Story highlights
NEW: Abductors also took 3 girls, church official says
Activist organization spokesman says al Nusra Front behind nun abductions
Syrian state media says "armed terrorists" took nuns from monastery
The incidents is just the latest trauma in a civil war that began in the spring of 2011
Pope Francis Wednesday urged people to pray for 12 nuns abducted from a Greek Orthodox monastery in Syria.
“Let us pray for these sisters, and for all those who have been kidnapped on account of the ongoing conflict. Let us continue to pray and to work for peace,” the Pope said. He ended his appeal by saying that all should have confidence in the Virgin Mary, calling her a “Queen of Peace.”
Three girls who grew up at the convent were kidnapped along with the nuns, an Orthodox official said Thursday.
A woman identifying herself as the mother superior of nearby Saidnaya Greek Orthodox convent said a caller phoned after they were first taken just to say that they were safe.
Syrian state media SANA reported that “armed terrorists” took the nuns, implying that rebels fighting to oust President Bashar al-Assad are behind the attack.
The chief of an opposition group based in London told CNN he had confirmed that al-Nusra Front fighters took the nuns, but Rami Abdurrahman said the fighters did so to protect them from what the group believed would be an impending attack by Syrian government forces.
Abdurrahman leads the Syrian Observatory for Human Rights.
The U.S. State Department has designated the al-Nusra Front a terrorist organization with links to al Qaeda.
CNN could not confirm Abdurrahman’s account of what happened to the nuns.
The Observatory wants the Red Cross to intervene for the nuns’ release, he told CNN.
The nuns’ abduction is just the latest trauma in the civil war in Syria that has raged since March 2011. The United Nations says more than 100,000 Syrians have been killed and 9 million people have been displaced.
The Monastery of Saint Tecla is in the predominantly Christian village of Maalula, about 40 miles west of Damascus. Reports say rebels were behind Saturday’s abduction.
The incident at the monastery underscores the fear some have that Christians are being targeted in an already complex conflict that has involved numerous players.
Meanwhile, at least 17 people were killed and 30 others were injured Wednesday in mortar or rocket attacks in the northern Syrian city of Aleppo, one of the long-contested battlegrounds of the country’s civil war, state-run media and an opposition group said.
Opposition activists fighting against the government of Syria say 17 people were killed, but the government says 18 people died.
The Syrian Observatory for Human Rights said the attack in Aleppo hit at least one neighborhood known to favor al-Assad. Details on who launched the attack were not immediately available.

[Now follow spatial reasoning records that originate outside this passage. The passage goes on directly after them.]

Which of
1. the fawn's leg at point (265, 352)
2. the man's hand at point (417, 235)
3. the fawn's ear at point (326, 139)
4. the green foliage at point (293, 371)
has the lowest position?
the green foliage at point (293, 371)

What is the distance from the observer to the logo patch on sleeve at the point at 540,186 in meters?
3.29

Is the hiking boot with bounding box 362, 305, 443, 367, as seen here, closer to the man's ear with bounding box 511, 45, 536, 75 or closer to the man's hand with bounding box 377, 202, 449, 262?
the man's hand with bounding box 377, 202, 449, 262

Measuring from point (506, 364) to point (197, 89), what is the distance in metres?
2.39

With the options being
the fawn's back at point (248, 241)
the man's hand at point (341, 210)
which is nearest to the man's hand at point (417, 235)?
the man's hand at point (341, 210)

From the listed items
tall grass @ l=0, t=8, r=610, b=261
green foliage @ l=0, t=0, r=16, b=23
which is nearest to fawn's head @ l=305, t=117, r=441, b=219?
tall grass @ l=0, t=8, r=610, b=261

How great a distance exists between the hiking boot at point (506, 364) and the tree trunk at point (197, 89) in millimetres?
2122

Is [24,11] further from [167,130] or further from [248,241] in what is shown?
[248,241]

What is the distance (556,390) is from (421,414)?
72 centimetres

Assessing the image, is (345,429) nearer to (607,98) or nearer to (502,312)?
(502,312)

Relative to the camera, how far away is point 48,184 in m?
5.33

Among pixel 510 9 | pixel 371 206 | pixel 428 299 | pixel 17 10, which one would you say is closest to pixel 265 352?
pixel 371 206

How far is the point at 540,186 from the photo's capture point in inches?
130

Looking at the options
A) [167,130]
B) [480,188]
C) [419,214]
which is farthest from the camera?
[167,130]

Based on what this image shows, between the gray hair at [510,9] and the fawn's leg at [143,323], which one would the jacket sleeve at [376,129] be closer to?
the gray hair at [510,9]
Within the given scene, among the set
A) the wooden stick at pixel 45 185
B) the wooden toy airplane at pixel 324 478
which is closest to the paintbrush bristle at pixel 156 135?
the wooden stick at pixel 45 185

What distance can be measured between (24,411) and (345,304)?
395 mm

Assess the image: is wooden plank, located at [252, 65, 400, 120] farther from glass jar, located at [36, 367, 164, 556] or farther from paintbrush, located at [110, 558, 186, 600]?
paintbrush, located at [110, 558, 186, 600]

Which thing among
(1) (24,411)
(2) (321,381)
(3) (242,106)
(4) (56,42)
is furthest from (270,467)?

At least seven of the injured were in critical condition Wednesday, the opposition group said. Among the dead were nine civilians and five members of the government’s forces, according to the group.
Aleppo city and Aleppo province have, for many months, been a battleground between government forces and opposition fighters of different groups, including the al Qaeda-linked Islamic State in Iraq and the Levant, and the more moderate Free Syrian Army.
Syria plans to send a delegation to Switzerland early next year to participate in peace talks, but it’s not clear which opposition groups will attend. The United Nations announced that the Geneva II conference aimed at ending the Syrian civil war starts January 22.
Geneva II is a successor to Geneva I, a June 2012 meeting in which international parties laid out a peace plan for Syria that calls for a transitional governing body. It left open the question of whether al-Assad must leave office.
The United States and Russia announced in May that they would try to bring the warring parties to a second conference in Geneva to implement the plan. But the second Geneva conference has been delayed several times.
International inspectors, meanwhile, are trying to ensure that the Syrian regime eliminates its chemical weapons stockpile by the middle of 2014. Syria agreed to do so under international pressure earlier this year over allegations the Syrian government used sarin nerve gas in an August 21 attack on a Damascus suburb. U.S. officials said at least 1,400 people died in the attack. Syria denied responsibility, blaming rebel forces.